§ **Written problem**
Continue the forum thread below about owning a Nexus phone, picking up right after its last line.

# Non Nexus owners... ever wonder what it's like to own one?



## loudaccord (Oct 5, 2011)

Verizon is down again...


----------



## BaddBoi (Dec 20, 2011)

Mines working fine on both signals...


----------



## P-bottie (Dec 24, 2011)

My data is down as well.

It's kind of funny because I worked for AT&T in customer support when they were the only ones to have the iphone and their network was experiencing outages. They were dropping calls a lot as well. I was the guy you would talk to when you threatened to cancel your line. I would offer them rollover minutes and listen to their bitching to try to keep them content.

It's funny that now I've got the "must have" device and Verizon is having trouble keeping up. At least Verizon is doing their best to keep up with the increased demand and we still have voice and text (which is what a phone is for). I may call and see if I can get a reduced minute plan out of the deal, but I won't be bitching or yelling having been on the other end of way too many of those kinds of calls.


----------



## MFD00M (Aug 31, 2011)

§ **Extracted data**
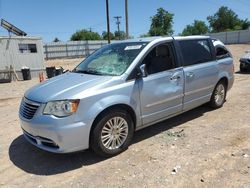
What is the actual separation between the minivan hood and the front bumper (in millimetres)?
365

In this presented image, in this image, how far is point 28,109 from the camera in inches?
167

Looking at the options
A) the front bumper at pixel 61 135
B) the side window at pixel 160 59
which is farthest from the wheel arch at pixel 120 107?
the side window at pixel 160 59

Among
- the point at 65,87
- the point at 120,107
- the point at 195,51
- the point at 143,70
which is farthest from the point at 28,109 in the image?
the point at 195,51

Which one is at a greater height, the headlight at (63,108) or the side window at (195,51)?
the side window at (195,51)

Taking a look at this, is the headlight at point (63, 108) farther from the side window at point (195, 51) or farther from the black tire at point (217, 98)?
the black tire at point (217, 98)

* * *

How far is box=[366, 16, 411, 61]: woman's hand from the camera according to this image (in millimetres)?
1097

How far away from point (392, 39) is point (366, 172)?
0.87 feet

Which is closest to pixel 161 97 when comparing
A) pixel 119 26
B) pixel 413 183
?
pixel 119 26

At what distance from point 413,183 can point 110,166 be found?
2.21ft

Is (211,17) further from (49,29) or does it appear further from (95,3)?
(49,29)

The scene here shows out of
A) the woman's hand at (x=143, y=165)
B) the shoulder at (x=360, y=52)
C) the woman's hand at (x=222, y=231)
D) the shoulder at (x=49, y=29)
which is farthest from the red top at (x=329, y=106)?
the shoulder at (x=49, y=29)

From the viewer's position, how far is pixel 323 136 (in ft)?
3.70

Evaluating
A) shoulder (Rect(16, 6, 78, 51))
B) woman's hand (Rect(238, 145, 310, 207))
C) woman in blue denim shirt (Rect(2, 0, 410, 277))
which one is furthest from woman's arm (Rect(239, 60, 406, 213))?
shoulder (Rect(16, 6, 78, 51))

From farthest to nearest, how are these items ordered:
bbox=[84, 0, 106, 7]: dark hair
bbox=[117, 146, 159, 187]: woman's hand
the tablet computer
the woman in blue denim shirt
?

--

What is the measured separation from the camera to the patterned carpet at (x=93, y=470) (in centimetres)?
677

§ **Answer to the task**
BaddBoi said:


> Mines working fine on both signals...


LOL my 3g/4g works just fine and im indoors with two bars of signal. Even with one bar i get great speeds on 4G so i could care less.


----------



## MFD00M (Aug 31, 2011)

P-bottie said:


> My data is down as well.
> 
> It's kind of funny because I worked for AT&T in customer support when they were the only ones to have the iphone and their network was experiencing outages. They were dropping calls a lot as well. I was the guy you would talk to when you threatened to cancel your line. I would offer them rollover minutes and listen to their bitching to try to keep them content.
> 
> It's funny that now I've got the "must have" device and Verizon is having trouble keeping up. At least Verizon is doing their best to keep up with the increased demand and we still have voice and text (which is what a phone is for). I may call and see if I can get a reduced minute plan out of the deal, but I won't be bitching or yelling having been on the other end of way too many of those kinds of calls.


haha i hate that, they think you're personally responsible for the network issues... HOW COULD YOU?!


----------



## cubsfan187 (Jul 17, 2011)

I had both 4G and 3G until I hung up my last phone call. Now I got nothing again.


----------



## ElectroFetish (Sep 2, 2011)

was just wondering if this was only me or what? glad to see it's not just my phone, was getting worried.. in the meanwhile i guess i will take some arrows to the knee.


----------



## Burncycle (Aug 6, 2011)

Perfect in my area.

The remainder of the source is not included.